Desde el estamento clase mediero en que la vida y el trabajo terminó por ubicarme advierto un nerviosismo entre la gente como nunca antes conocí. Está -estamos- “tensos como cuerdas de violín” a punto de reventar. Todo atisbo de discrepancia política se considera provocación y es preludio de disenso grave cuando no de reyerta abierta. En mi entorno social y hasta en el familiar -espacio siempre abierto a la discusión de temas que atañen al país- se percibe una crispación que dejó de ser figura retórica recurrente para transformarse en fiel descripción de una atmósfera premonitoria de enfrentamientos que nadie dice querer, pero que pareciera que entre todos buscamos como solución última a nuestros enconos.

Este clima de confrontación en que los epítetos injuriosos vuelan de un lado al otro se produce en víspera de una elección cuyo resultado apunta -según las predicciones demoscópicas- a ser el más holgado de cuantos se han vivido desde que el multipartidismo se instauró en México. Si sabemos de antemano el nombre de la mujer que presidirá el país, y si hasta los liderazgos opositores reconocen a sus partidos empequeñecidos a tal punto que sólo aspiran a las pequeñas parcelas de poder que dejará el partido que gobierna, entonces no se explica por qué ni para qué se alimenta este ambiente de pre-guerra al que se han sumado, de manera orquestada, informadores y opinadores que han extraviado por completo la objetividad.

A estas alturas, quienes “mecen la cuna” se persuadieron de que, ante la inevitabilidad de la derrota, sólo desestabilizando al país evitarían la continuidad -en versión Claudia Sheinbaum- del lopezobradorismo. Su viraje estratégico consiste ahora en lograr que la elección, o no se lleve al cabo, o bien se anule. Ambas opciones las impulsarán por dos vías: a) que el Tribunal Electoral del Poder Judicial de la Federación valore las faltas cometidas durante el proceso como suficientes para alterar su resultado final y niegue el correspondiente certificado de calificación a la ganadora o, b) que se alegue la imposibilidad de llevar al cabo la jornada electoral a causa de la inseguridad prevaleciente en más del veinte por ciento de las casillas.

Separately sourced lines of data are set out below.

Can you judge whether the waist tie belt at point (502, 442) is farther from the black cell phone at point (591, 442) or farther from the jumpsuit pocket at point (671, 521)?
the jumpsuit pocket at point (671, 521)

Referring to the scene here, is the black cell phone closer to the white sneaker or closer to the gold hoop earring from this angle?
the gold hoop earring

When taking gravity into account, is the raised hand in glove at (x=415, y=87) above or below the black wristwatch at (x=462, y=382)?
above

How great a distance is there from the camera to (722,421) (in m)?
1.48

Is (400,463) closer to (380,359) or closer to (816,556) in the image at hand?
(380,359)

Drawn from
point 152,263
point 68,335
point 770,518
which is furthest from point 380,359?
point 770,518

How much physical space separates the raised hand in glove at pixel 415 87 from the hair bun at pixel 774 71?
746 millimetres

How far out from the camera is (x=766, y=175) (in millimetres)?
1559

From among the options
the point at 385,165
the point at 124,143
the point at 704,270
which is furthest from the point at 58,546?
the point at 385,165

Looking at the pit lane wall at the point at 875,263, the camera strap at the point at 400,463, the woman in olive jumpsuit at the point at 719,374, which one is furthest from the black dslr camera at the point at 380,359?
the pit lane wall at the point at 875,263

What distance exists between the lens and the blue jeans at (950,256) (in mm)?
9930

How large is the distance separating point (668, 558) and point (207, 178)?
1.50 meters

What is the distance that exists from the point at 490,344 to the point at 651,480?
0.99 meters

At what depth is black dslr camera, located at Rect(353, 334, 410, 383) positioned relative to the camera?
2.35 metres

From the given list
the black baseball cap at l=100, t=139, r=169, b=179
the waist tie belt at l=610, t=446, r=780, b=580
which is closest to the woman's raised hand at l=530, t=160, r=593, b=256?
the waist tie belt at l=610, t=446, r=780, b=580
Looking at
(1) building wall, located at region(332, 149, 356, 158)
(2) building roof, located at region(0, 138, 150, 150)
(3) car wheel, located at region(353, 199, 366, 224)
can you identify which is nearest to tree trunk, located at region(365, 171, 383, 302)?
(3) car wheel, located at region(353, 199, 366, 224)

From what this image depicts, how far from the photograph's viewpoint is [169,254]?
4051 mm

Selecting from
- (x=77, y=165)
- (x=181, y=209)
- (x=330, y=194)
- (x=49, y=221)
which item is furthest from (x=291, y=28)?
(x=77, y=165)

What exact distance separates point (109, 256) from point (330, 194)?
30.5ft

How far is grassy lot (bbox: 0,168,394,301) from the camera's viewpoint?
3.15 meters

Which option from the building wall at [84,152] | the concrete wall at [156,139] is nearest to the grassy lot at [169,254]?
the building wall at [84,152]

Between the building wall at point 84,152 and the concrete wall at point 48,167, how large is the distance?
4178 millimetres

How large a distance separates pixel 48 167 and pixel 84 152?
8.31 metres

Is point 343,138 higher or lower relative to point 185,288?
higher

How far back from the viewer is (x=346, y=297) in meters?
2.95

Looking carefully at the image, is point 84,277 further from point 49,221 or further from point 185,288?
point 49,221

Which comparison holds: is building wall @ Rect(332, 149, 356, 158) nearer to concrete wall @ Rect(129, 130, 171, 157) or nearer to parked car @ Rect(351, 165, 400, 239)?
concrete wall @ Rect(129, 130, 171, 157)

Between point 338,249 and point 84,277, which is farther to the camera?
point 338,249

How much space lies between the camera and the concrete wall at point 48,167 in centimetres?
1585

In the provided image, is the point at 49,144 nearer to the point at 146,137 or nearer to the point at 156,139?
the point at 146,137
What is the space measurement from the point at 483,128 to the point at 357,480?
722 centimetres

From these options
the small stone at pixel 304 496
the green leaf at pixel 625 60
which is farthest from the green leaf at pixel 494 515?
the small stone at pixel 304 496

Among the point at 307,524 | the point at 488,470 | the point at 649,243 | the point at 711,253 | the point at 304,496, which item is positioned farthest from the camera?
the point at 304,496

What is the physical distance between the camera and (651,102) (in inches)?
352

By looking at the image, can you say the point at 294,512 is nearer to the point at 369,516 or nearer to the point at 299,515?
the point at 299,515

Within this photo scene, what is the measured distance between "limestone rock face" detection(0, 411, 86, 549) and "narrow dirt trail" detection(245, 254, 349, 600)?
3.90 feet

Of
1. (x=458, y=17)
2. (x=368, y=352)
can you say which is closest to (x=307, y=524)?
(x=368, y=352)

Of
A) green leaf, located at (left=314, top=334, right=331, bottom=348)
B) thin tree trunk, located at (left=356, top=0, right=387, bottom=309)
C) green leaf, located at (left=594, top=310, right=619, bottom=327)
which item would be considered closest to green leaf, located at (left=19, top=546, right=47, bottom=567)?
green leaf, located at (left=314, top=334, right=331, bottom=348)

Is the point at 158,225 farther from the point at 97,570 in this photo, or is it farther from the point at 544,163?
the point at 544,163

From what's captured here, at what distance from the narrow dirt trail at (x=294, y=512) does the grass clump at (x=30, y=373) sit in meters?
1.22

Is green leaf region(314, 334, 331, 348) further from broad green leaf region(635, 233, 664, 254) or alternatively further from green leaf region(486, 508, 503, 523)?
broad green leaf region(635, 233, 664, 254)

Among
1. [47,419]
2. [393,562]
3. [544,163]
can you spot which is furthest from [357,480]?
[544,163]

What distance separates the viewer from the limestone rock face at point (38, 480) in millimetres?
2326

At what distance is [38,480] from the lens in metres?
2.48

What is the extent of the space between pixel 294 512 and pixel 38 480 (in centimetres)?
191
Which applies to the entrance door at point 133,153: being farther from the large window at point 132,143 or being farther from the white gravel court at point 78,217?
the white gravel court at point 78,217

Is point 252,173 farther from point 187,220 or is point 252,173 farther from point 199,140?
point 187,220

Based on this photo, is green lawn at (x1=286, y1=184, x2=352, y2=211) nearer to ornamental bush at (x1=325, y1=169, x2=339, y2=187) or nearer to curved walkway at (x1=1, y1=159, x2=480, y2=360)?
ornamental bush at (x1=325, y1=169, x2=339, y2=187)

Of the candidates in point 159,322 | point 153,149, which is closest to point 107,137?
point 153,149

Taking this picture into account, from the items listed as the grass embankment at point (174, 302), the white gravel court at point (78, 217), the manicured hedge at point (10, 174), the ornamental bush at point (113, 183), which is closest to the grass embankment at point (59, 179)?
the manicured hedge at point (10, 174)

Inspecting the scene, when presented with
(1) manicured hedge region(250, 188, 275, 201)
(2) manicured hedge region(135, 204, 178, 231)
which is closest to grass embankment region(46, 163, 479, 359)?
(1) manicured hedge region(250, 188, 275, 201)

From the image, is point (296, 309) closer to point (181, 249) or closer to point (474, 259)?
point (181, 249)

Flaca memoria es la de quien haya olvidado el pacto de Peña Nieto con los principales medios informativos del país, a fin de cubrir con un velo de opacidad noticias que aludiesen a hechos violentos. Aquel “olvidable” gobierno trató de evitar que la población entrase en pánico al saber de la saña con que los asesinos perpetran sus atrocidades. Había cierta razón en ello. En contraste, hoy pasa lo contrario: los medios, la mayoría desafectos a la Cuarta Transformación, se recrean detallando cuanto evento criminal ocurre en México. Así, reporteros y enviados especiales informan extensa y machaconamente de eventos vinculados a la nota roja, en competencia por ver quien genera mayor alarma en la sociedad.

En el muy comentado caso del artículo del New York Times, en el que con un trabajo sin rigor periodístico se difama al presidente mexicano y a sus hijos, los agoreros del desastre han unificado sus voces para ¡defender a la autora del libelo y crucificar al calumniado! La intención es excitar la vena autoritaria del mandatario -que ciertamente la tiene y le cuesta controlarla- para exhibirlo cual si fuera un vulgar dictador al uso latinoamericano, visión equivocada que la reacción conservadora se obstina en imponer. López Obrador es, eso sí, un “monarca elegido” democráticamente que, en tanto líder de un gran movimiento popular, puso las bases para un cambio profundo de régimen político y social. Y se irá, como está mandado por la Constitución, al término de su periodo, dejando a su sucesora la prosecución de la tarea que inició.